According to reports, Uber uses time, in addition to location, to discriminate prices, calculating a passenger’s willingness to pay for a particular route at a certain time of day and adjusting prices accordingly.

All prices are not the same. Home Depot website visitors may assume that they get the same treatment as everyone else, but the reality is that the retailer charges higher or lower prices based on the zip code of each individual visitor.

Custom prices are more likely to occur in markets where consumers do not have direct information on how much other consumers pay and, in markets where differential prices are combined with heterogeneous products, so that comparisons between consumers become difficult.

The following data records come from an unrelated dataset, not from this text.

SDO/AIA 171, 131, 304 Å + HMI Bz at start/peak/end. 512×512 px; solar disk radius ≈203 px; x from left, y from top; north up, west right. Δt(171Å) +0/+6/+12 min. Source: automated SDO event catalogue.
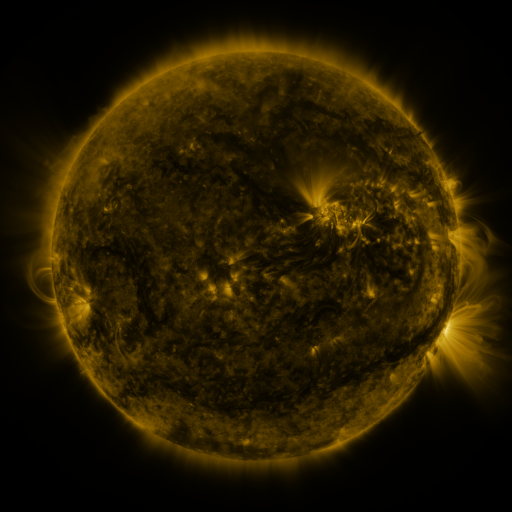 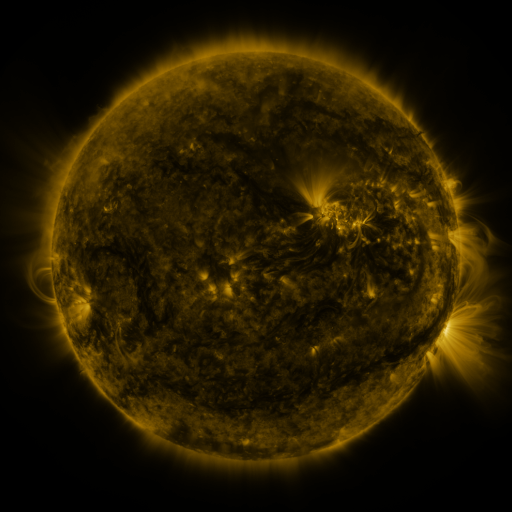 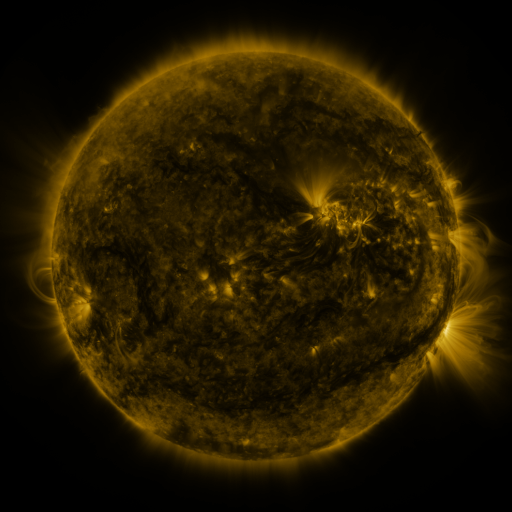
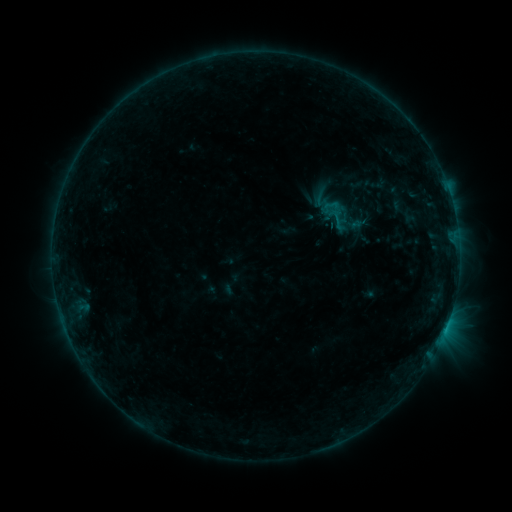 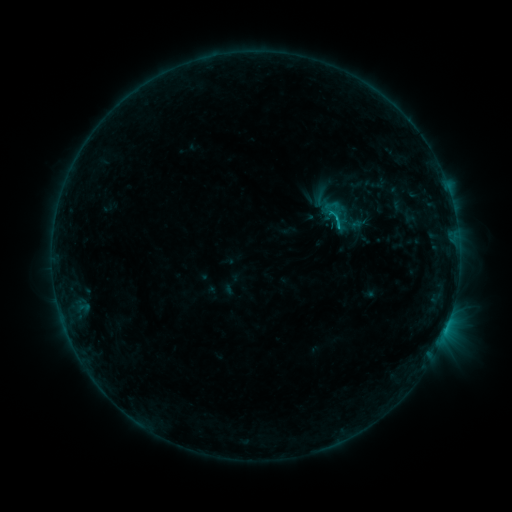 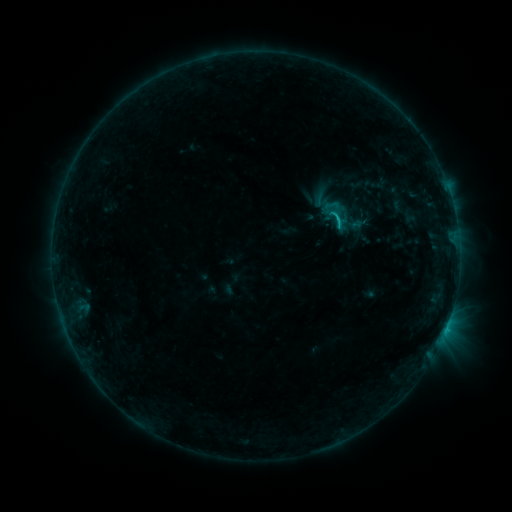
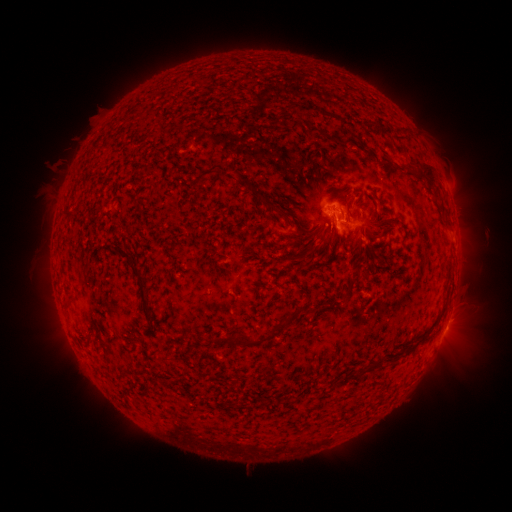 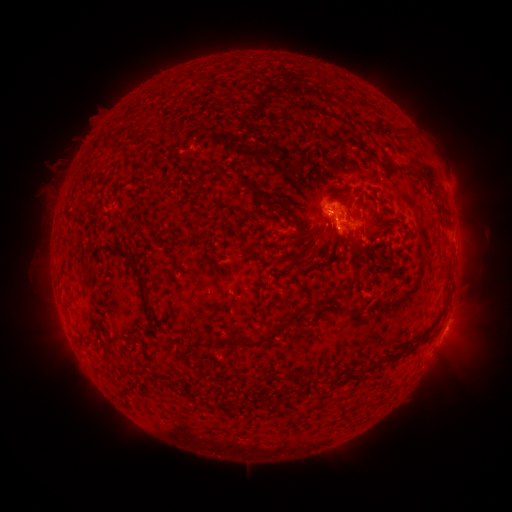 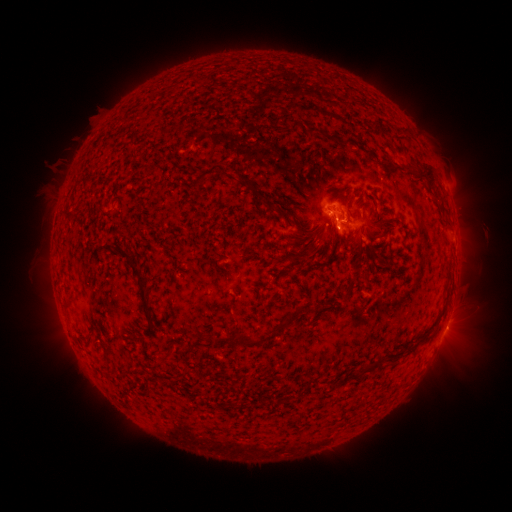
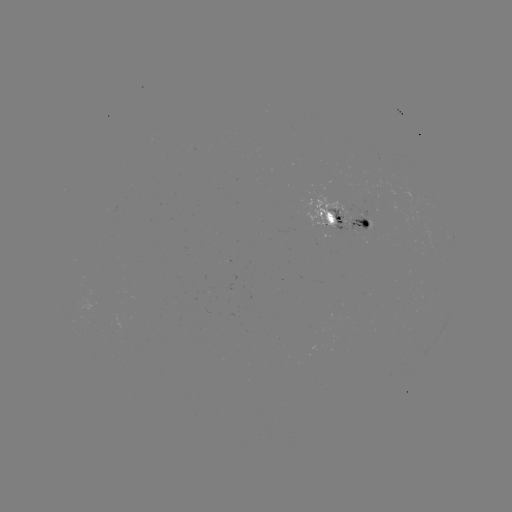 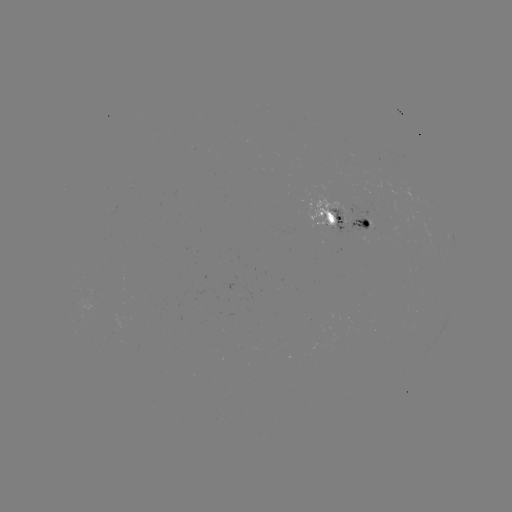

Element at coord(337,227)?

A better known tactic used by airlines alters fares based on information such as time of the day, day of the week and the traveler’s zip code.

The same-day booking application, HotelTonight, recently introduced two features that show discounted rates to users based on their location. How is this possible? The moment you enter the domain of an electronic seller, the company can see everything from your browsing history, to your zip code.

The technology allows providers to track users across multiple browsers. It is not surprising that Amazon can update its prices for each customer every 10 minutes.

We live in the algorithm era. Increasingly, decisions that affect our lives are made by mathematical models, such as where we go to high school or university, if we get a loan, when buying a car, getting a job, how much we pay for health insurance. But, in theory, this should lead to greater equity: everyone is judged according to the same rules and bias is eliminated.

But, as Cathy O’Neil reveals in her book “Weapons of Math Destruction: How Big Data Increases Inequality and Threatens DemocracyAlgorithmic models are opaque, unregulated and incontestable, even when they are wrong.

The most worrying thing is that they reinforce discrimination. In her book, Cathy O’Neil says that if a poor student cannot get a loan because a loan model considers it’s too risky (decision made by his zip code) then, the type of education that could get him out of the poverty is cut off.

And there is a vicious and discriminatory spiral that prevents an entire disadvantaged social class from getting out of the hole.

“The models catapult the lucky ones and punish the oppressed, creating a toxic cocktail for democracy. Welcome to the dark side of Big Data.”

Next time you go to a store and the cashier asks for your zip code, tell him you refuse to give that information. If they get angry, or they tell you that they cannot make the sale without that data (which they will cross with your debit / credit card, name, amount of the sale and products / services purchased to make a profile), tell them that you want to talk with their Data Protection Officer claiming your right not to give certain data.